→ Work request: Within the entries below, the lines from the one with "junge nackt strand" through the one with "Rowland Mosey &" are to be set down exactly, both ends kept.

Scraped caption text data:
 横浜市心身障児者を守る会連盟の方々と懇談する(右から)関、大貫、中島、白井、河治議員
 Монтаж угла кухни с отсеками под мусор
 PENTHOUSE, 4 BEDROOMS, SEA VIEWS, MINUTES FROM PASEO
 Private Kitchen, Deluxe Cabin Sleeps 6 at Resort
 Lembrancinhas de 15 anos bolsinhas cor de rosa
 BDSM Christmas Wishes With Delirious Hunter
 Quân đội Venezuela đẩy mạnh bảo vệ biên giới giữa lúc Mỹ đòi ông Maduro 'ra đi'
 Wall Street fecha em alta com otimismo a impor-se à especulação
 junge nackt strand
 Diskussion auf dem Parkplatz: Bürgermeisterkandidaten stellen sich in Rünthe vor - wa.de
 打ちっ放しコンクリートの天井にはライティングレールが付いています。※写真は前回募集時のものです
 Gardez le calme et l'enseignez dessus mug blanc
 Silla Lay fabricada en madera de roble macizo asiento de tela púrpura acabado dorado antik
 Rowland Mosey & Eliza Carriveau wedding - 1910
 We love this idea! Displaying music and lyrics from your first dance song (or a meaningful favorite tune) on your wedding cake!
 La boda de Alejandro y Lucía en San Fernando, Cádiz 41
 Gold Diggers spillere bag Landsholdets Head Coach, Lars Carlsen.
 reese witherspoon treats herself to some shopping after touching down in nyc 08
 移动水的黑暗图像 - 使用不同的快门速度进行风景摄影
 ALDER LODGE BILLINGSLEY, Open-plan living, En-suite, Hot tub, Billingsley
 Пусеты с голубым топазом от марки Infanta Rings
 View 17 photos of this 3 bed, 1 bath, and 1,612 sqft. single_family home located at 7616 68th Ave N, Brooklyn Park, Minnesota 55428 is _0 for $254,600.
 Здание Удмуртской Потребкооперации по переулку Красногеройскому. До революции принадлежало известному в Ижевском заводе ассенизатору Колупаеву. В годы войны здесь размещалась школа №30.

→ Task answer:
 junge nackt strand
 Diskussion auf dem Parkplatz: Bürgermeisterkandidaten stellen sich in Rünthe vor - wa.de
 打ちっ放しコンクリートの天井にはライティングレールが付いています。※写真は前回募集時のものです
 Gardez le calme et l'enseignez dessus mug blanc
 Silla Lay fabricada en madera de roble macizo asiento de tela púrpura acabado dorado antik
 Rowland Mosey & Eliza Carriveau wedding - 1910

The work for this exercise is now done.